The climax and last third of this film will be what is talked about, not the nuances and symbolism of the film leading up to it. Men is the most graphic of Alex Garland’s films. It is not a horror film until the climax, as Rory Kinnear’s characters are more off-putting and disturbing than something out of A Nightmare on Elm Street (1984). There is a lot of blood, violence, and just horribly disfiguring things, as well as attempted rape. I didn’t watch much of it because I knew the gist of what was happening and was grossed out. Garland really went for it in terms of what he was trying to “give birth” to in his final scenes. What I enjoyed the most, if you can say that about anything that happens at the end of this film, is that Harper is just over what is happening to her. She’s no longer scared, more perturbed at the repeated assaults on her. She’s done.

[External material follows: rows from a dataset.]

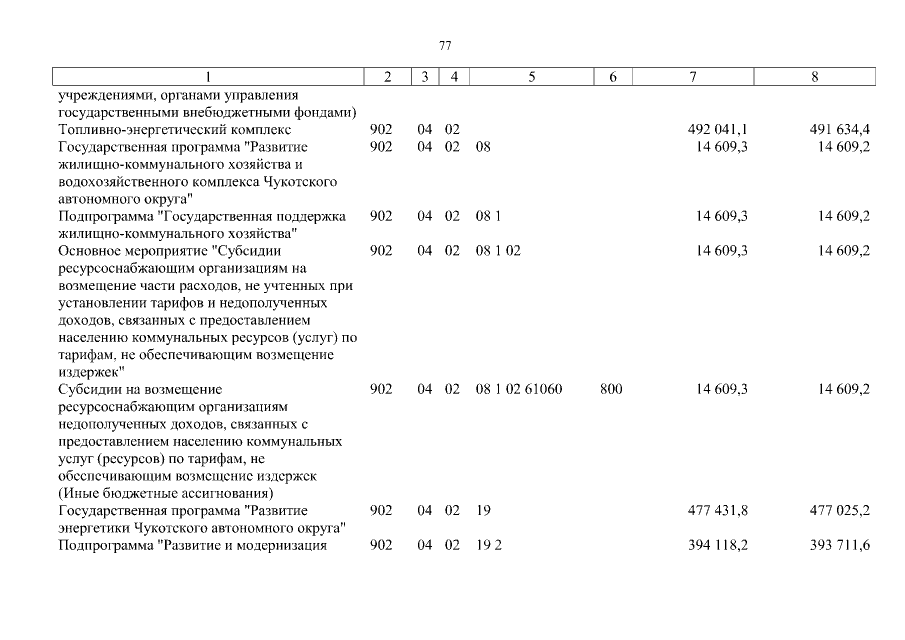 77

| 1 | 2 | 3 | 4 | 5 | 6 | 7 | 8 |
|---|---|---|---|---|---|---|---|
| учреждениями, органами управления государственными внебюджетными фондами) | | | | | | | |
| Топливно-энергетический комплекс | 902 | 04 | 02 | | | 492 041,1 | 491 634,4 |
| Государственная программа "Развитие жилищно-коммунального хозяйства и водохозяйственного комплекса Чукотского автономного округа" | 902 | 04 | 02 | 08 | | 14 609,3 | 14 609,2 |
| Подпрограмма "Государственная поддержка жилищно-коммунального хозяйства" | 902 | 04 | 02 | 08 1 | | 14 609,3 | 14 609,2 |
| Основное мероприятие "Субсидии ресурсоснабжающим организациям на возмещение части расходов, не учтенных при установлении тарифов и недополученных доходов, связанных с предоставлением населению коммунальных ресурсов (услуг) по тарифам, не обеспечивающим возмещение издержек" | 902 | 04 | 02 | 08 1 02 | | 14 609,3 | 14 609,2 |
| Субсидии на возмещение ресурсоснабжающим организациям недополученных доходов, связанных с предоставлением населению коммунальных услуг (ресурсов) по тарифам, не обеспечивающим возмещение издержек (Иные бюджетные ассигнования) | 902 | 04 | 02 | 08 1 02 61060 | 800 | 14 609,3 | 14 609,2 |
| Государственная программа "Развитие энергетики Чукотского автономного округа" | 902 | 04 | 02 | 19 | | 477 431,8 | 477 025,2 |
| Подпрограмма "Развитие и модернизация | 902 | 04 | 02 | 19 2 | | 394 118,2 | 393 711,6 |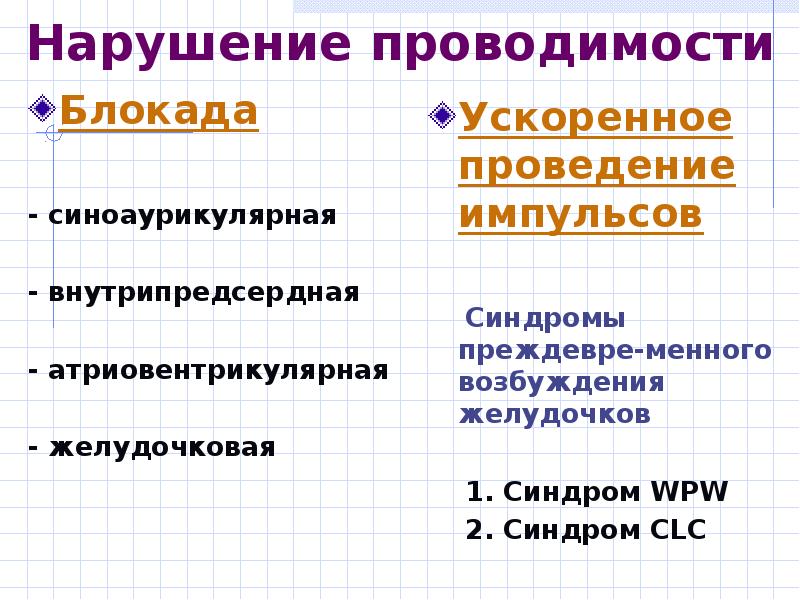 Нарушение проводимости

Блокада

- синоаурикулярная

- внутрипредсердная

- атриовентрикулярная

- желудочковая

Ускоренное проведение импульсов

Синдромы преждевре-менного возбуждения желудочков

1. Синдром WPW
2. Синдром CLC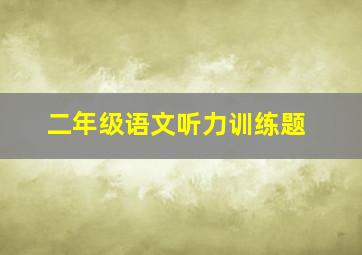 二年级语文听力训练题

Whether you agree with what Alex Garland is trying to convey in this film, one cannot deny that Jessie Buckley and Rory Kinnear excelled at depicting their characters. I have loved Rory Kinnear since he portrayed the Creature in Penny Dreadful and delight in seeing him in so many different roles. Men gives him a unique challenge to portray many characters in the same film, even acting with himself. Not every actor can pull off what he does in this film. Jessie Buckley has to play the epitome of a broken woman who somehow finds her strength. It is a little cliché that Harper goes through this journey, but at least Garland kept it interesting, if not a bit heavy-handed.
Men is all at once idyllic in terms of its setting and Harper’s goal. Like it oftentimes does, men ruin the serene, quiet, healing place that Harper picked out. The film is rife with Pagan and Christian imagery; a college student could write a term paper on that alone. I have to wonder if the film was directed by a female rather than Garland if the end product would have been better. I understand he wrote the script, but it takes a woman to understand Harper’s perspective fully. However, it’s the film we received from Garland that the audience will judge, and I have a feeling that women may not enjoy it. To be sure, it delivers a hearty discourse and will be the subject of post-screening discussions and tweets. Garland put his art out into the world; how we react to it is not up to him. Men assault Harper, both physically and metaphorically, and it is easy for me to put myself in her shoes and empathize with her.
I look forward to reading male critics’ reviews as they may focus on things different from more well-written female critics than I. I still have questions about the ending; Men will not give you a definite answer on what Harper experienced.